Also, the dot isn't the only special character which loses its meaning in character classes. In fact, the only characters which are special in character classes are ^, -, \, and ]. Check out the "Metacharacters Inside Character Classes" section of the character classes page on Regular-Expressions.info.
// Replaces all of your code with "my new text", but I do not think
// this is actually what you want based on your description.
preg_replace('/#BIZ(.+?)#ENDBIZ/s', 'my new text', $contents);
// Actually "gets" the text, which is what I think you might be looking for.
preg_match('/(#BIZ)(.+?)(#ENDBIZ)/s', $contents, $matches);
list($dummy, $startTag, $data, $endTag) = $matches;
This should work
#BIZ[\s\S]*#ENDBIZ
You can try this online Regular Expression Testing Tool
The mistake is the character group [.\s] that will match a dot (not any character) or white space. You probably tried to get .* with . matching newline characters, too. You achieve this by enabling the single line option ((?s:) does this in .NET regex).
(?s:#BIZ.*?#ENDBIZ)
Depending on the environment you're using your regex in, it may need special care to properly parse multiline text, eg re.DOTALL in Python. So what environment is that?

+++

WRITTEN TASK A →
Pick out each line of the entries that contains the word "foliage".
The regex discussion and the entries have nothing to do with each other.

ITEMS →
+++

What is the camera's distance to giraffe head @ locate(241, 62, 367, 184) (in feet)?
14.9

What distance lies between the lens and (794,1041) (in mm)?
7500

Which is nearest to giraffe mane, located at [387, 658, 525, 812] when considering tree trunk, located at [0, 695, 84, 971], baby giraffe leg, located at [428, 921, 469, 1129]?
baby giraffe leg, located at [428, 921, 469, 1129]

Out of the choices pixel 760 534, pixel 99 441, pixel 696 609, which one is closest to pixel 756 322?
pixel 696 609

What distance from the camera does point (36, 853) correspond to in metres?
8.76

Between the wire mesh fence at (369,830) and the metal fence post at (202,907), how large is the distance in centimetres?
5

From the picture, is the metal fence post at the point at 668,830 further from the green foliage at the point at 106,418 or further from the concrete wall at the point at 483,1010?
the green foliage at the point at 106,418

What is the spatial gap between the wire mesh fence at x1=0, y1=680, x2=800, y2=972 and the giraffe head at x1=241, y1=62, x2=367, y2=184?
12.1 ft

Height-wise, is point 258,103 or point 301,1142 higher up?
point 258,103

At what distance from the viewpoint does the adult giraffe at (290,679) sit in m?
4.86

+++

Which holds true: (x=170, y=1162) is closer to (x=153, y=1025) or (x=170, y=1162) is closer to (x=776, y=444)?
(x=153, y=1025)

+++

WRITTEN TASK B →
Carry the regex discussion forward from its final sentence.

WRITTEN RESPONSE A →
From the picture, is the metal fence post at the point at 668,830 further from the green foliage at the point at 106,418 or further from the concrete wall at the point at 483,1010?
the green foliage at the point at 106,418

WRITTEN RESPONSE B →
you can use
preg_replace('/#BIZ.*?#ENDBIZ/s', 'my new text', $strMultiplelines);
the 's' modifier says "match the dot with anything, even the newline character". the '?' says don't be greedy, such as for the case of:
foo
#BIZ
some text some test
more text
maybe some code
#ENDBIZ
bar
#BIZ
some text some test
more text
maybe some code
#ENDBIZ
hello world
the non-greediness won't get rid of the "bar" in the middle.
Unless I am missing something, you handle this the same way that you would in Perl, with either the /m or /s modifier at the end? Oddly enough the other answers that rather correctly pointed this out got down voted?!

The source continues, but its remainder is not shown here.